In the last quarter of 2017 we saw a huge rise in price from $4,200 at the start of October, up to above $19,000 in the final part of December – a 450% increase in barely 90 days.
The mainstream media had woken up to Bitcoin and commentators were rushing to call this new digital money a Ponzi, a bubble, a fool’s gold rush, and plenty of other terms. One point the media always referenced was that no one knew just who Satoshi was. Why had this person hidden themselves away, and why were they still silent?
There have been plenty of people try and find out and unmask this hidden figure. Fingers were pointed towards Hal Finney, Adam Back and even some Japanese American fellow by the name of Dorian Satoshi Nakamoto – all have denied being the real Satoshi, and so the curiosity continues.
Over the years, we have seen various people claim to be Satoshi including the cantankerous Dr Craig S Wright. CSW (as he’s commonly referred to), is still in multiple lawsuits in regards to people who call him a fraud, even giving him the moniker of ‘Faketoshi’.
Just last week we had a new ‘Satoshi unveiling’, all done in conjunction with some PR and marketing firm (which I won’t name).
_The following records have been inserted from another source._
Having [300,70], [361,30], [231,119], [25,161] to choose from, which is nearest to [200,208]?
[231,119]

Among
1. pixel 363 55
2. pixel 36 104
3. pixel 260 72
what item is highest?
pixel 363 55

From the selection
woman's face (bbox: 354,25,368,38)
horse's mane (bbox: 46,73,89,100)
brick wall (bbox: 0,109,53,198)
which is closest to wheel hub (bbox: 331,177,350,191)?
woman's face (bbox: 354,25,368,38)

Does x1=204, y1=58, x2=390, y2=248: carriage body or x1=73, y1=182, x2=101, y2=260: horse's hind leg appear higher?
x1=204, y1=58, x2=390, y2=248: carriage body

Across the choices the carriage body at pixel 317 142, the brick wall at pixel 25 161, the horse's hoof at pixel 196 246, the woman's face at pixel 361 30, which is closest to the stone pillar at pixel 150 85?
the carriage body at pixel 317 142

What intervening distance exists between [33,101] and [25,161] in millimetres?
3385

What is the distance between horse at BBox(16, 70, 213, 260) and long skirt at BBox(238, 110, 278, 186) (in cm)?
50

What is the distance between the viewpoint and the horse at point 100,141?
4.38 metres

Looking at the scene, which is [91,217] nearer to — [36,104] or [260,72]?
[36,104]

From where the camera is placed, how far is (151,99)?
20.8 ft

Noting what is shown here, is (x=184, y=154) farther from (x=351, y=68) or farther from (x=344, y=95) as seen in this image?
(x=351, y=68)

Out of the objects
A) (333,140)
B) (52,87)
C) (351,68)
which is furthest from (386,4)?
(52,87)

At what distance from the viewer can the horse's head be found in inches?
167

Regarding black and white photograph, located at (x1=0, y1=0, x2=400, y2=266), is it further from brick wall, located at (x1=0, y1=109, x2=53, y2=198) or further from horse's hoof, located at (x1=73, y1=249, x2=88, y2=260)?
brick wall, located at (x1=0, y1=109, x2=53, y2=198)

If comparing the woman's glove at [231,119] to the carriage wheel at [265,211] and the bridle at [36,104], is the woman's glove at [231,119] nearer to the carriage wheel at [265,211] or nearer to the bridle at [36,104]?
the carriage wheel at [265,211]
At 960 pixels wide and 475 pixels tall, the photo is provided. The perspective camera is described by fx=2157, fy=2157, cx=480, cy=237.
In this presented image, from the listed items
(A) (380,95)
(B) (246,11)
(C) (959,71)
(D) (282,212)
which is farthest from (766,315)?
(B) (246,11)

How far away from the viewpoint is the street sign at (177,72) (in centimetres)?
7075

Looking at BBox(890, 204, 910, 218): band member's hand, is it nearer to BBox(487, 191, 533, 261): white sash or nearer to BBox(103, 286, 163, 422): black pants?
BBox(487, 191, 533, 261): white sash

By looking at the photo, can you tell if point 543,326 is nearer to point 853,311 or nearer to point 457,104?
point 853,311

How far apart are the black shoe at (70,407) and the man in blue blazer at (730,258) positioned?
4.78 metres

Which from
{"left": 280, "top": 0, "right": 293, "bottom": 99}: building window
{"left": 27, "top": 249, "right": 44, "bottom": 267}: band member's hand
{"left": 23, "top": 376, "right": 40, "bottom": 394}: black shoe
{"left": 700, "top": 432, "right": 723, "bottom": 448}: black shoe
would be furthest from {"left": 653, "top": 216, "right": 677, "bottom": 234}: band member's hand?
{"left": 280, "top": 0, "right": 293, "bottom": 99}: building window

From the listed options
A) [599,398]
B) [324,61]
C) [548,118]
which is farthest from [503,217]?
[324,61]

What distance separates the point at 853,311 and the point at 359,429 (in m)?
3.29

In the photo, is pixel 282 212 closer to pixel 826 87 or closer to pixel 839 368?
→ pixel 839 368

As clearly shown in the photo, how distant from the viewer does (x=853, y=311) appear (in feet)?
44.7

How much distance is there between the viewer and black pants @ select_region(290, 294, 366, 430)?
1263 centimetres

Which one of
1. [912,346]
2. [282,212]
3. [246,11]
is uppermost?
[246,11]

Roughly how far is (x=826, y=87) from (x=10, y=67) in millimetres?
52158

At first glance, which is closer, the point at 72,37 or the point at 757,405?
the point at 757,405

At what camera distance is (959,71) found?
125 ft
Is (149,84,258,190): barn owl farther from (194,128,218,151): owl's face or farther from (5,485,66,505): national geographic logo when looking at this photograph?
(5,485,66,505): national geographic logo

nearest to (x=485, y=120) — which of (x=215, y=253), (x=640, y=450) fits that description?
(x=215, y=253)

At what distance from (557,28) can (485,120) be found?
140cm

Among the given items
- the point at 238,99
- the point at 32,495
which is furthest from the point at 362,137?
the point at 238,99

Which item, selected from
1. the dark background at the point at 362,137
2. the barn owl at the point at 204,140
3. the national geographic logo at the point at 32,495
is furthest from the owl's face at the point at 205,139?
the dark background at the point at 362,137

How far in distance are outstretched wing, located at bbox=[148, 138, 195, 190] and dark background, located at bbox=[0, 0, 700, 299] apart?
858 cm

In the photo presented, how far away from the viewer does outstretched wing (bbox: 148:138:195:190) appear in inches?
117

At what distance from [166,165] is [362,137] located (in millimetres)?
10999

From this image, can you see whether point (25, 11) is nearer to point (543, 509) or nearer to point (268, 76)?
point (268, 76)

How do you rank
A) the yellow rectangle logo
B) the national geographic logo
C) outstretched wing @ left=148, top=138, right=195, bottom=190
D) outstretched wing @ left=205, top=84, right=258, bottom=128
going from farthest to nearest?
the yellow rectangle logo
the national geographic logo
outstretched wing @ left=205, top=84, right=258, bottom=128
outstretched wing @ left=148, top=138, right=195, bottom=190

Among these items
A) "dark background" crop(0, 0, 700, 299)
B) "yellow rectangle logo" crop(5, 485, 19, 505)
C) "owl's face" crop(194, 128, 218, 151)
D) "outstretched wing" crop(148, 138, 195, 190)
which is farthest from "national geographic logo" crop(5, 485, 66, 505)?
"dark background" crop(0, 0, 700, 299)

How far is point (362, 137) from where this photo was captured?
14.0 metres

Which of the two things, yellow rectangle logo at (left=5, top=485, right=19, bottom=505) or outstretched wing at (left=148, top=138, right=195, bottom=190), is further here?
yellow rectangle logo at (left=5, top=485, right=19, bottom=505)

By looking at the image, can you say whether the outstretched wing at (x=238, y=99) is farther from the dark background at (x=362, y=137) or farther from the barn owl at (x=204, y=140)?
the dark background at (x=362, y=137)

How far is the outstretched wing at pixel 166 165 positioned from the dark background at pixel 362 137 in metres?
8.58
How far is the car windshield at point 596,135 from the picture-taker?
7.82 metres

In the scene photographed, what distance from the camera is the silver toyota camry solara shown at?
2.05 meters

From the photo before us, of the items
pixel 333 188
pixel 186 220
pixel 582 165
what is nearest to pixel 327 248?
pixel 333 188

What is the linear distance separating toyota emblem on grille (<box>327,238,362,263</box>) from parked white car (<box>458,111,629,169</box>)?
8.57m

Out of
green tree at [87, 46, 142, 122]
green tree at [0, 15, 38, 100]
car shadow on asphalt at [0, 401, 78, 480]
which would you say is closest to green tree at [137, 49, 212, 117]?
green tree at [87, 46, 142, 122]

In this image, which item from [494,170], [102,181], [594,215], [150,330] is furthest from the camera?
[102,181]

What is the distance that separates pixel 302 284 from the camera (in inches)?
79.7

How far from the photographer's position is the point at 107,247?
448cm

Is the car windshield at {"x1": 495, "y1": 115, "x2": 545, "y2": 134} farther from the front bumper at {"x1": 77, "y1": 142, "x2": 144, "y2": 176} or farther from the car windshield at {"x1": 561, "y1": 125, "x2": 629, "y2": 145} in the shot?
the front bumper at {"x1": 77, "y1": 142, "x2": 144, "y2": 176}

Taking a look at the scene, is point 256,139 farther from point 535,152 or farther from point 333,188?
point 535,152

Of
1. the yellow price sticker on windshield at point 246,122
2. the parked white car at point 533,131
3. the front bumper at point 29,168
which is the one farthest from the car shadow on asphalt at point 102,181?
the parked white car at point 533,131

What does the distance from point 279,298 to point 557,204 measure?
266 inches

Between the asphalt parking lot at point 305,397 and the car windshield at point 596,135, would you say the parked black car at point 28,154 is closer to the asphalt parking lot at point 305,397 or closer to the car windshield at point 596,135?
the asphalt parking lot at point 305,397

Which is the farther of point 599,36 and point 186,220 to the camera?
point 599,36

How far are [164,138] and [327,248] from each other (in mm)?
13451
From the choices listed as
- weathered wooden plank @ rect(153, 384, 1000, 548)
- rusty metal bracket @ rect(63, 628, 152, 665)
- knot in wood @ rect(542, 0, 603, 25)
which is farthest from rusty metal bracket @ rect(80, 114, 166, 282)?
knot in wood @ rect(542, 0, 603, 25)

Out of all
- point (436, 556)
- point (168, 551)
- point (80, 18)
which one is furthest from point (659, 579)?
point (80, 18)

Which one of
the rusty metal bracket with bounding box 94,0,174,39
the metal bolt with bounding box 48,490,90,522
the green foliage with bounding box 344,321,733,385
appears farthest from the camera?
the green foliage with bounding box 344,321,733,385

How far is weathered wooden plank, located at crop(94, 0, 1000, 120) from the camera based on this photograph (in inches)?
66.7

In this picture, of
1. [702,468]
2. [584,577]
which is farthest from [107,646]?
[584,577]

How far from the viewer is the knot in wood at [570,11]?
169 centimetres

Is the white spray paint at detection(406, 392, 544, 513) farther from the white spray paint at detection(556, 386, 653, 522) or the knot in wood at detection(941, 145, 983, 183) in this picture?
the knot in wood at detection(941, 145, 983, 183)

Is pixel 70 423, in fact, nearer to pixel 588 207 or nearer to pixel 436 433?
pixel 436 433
So far, we’ve had a blog post from the apparent Mr Nakamoto revealing that he was inspired to name his new invention by using various letters from the Bank of Credit and Commerce International brand name(!). This person is yet to offer any credible evidence that they are indeed the creator of a new form of digital money with the ability to disintermediate our current banking infrastructure.
Personally, I am highly sceptical of any of the claims of all of these Satoshi wannabees, but more than that, I’m hoping that these “imposters” are outed and their claims rubbished.
So is it important for us to know who Satoshi is? I’d argue that almost 11 years on from the Bitcoin whitepaper being published, Satoshi the man is now irrelevant. Whatever his actual intentions written about in the whitepaper, we now have a living and breathing digital organism that continues to grow in strength, both in numbers of new HODL’ers and network security and almost every other metric you can think of – and this is in spite of the 80% collapse in price we saw from the 2017 highs to the 2018 bear market.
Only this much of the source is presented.